We live in a time where we are perpetually flooded with information. Most of today’s breeders and geneticists wish to use the whole-genome sequencing technology to obtain complete genotypic information of a plant of interest and to select for superior genotype combinations. Such technology accumulates extensive information, which demands a specially designed facility, such as a high-performance computing server, to analyze and store it. Furthermore, crop breeders can evaluate thousands of genotypes individually, which far exceeds the competency of manual calculations and traditional mathematical approaches. AI studies and experiences the way in which humans think about information. Eventually, the AI-equipped computing system processes such large data quickly.

How can AI positively impact the breeding paradigm for those trying to enhance crop improvement? Breeding is an obvious long-term investment. Therefore, to satisfy the demands of the market in a timely manner, breeders and geneticists need to rapidly assess which breeding materials are the best parents to achieve a particular breeding goal. They will then cross them to recover progeny that will outperform the parents.

# Tasks and exercises
[1] For each statement below, say whether it agrees with the passage on AI in crop breeding, answering yes or no and quoting the words of the passage that decide it. (a) The information from whole-genome sequencing needs a specially designed facility to analyze and store it. (b) The passage calls breeding a short-term investment. (c) Breeders cross the chosen parents to recover progeny that outperform those parents.
[2] Write the next few sentences of the passage on AI in crop breeding, picking up after its final sentence.

# Supplied material
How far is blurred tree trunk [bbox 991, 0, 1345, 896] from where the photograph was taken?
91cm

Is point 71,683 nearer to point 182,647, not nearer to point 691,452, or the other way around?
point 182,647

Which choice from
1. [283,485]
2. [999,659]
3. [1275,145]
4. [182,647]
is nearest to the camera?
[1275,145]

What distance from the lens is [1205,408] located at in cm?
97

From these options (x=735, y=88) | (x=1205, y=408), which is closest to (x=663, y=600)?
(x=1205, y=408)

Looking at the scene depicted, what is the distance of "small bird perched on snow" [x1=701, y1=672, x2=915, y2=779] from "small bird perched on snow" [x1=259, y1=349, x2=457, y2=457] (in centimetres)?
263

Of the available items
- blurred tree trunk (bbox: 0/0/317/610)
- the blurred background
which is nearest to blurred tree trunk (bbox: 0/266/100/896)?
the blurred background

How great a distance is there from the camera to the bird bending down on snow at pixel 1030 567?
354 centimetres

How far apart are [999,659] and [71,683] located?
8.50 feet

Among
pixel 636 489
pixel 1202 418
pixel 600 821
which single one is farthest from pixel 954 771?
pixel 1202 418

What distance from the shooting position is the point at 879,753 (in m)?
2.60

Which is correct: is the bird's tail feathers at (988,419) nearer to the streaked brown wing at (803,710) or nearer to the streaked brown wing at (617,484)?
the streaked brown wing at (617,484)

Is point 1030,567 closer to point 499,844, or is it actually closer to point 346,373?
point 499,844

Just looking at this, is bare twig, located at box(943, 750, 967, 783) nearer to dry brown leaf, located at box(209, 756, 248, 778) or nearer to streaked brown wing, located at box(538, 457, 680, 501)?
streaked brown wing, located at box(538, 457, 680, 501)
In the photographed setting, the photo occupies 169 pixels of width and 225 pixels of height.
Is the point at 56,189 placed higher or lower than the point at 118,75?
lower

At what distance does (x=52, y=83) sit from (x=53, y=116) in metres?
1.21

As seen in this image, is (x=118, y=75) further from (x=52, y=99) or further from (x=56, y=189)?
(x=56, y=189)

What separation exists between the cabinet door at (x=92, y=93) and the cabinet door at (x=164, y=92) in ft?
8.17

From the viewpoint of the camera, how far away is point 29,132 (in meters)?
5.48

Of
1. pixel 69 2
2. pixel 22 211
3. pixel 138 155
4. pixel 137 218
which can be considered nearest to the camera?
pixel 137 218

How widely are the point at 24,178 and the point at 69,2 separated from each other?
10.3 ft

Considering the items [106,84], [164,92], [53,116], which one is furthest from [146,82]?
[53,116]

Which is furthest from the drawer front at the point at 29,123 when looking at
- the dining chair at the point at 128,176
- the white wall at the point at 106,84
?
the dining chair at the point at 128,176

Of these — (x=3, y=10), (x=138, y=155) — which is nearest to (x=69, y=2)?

--

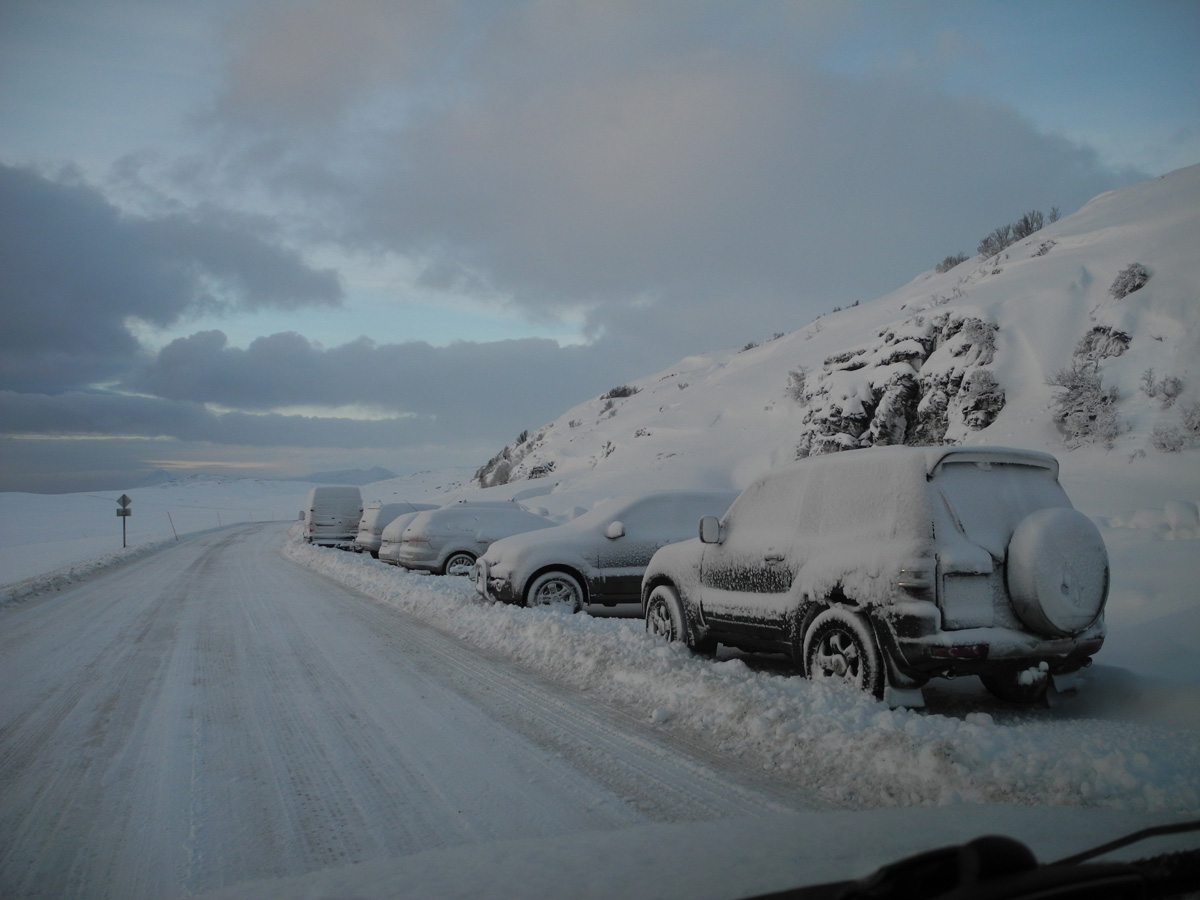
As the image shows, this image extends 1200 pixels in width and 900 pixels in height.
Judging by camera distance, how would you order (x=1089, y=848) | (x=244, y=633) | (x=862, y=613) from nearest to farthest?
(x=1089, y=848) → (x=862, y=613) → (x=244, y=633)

# Response list
[1]
(a) Yes: "demands a specially designed facility, such as a high-performance computing server, to analyze and store it"
(b) No: "Breeding is an obvious long-term investment."
(c) Yes: "They will then cross them to recover progeny that will outperform the parents."

[2]
As mentioned earlier, we are faced with the daunting task of making sense of a flood of information. However, an AI methodology enables researchers to solve this issue by uncovering differences in breeder materials in ways that have never been possible before. For example, researchers can use machine learning, a type of AI, to train algorithms to recognize truly superior genotypes and to predict their phenotypic effects. In this approach, researchers can expect to significantly increase breeding efficiency by reducing the phenotyping efforts and cycle times necessary to achieve the development of a new cultivar.

Another example is the custom genotyping chip. Massive whole-genome scale genotyping efforts have recently been subject to machine learning methods to predict genotype associations with specific phenotype(s), permitting the development of cost-effective, easy-to-use custom genotyping platforms (i.e., genotyping chips) for specific breeding goals.

For example, machine learning projects which genotypes are associated with traits of interest and helps researchers select core genotypes to develop a custom genotyping chip. The costs associated with the experimental design, sample collection and data analysis and interpretation of custom chip-driven genotyping efforts are generally significantly cheaper than whole-genome scale genotyping.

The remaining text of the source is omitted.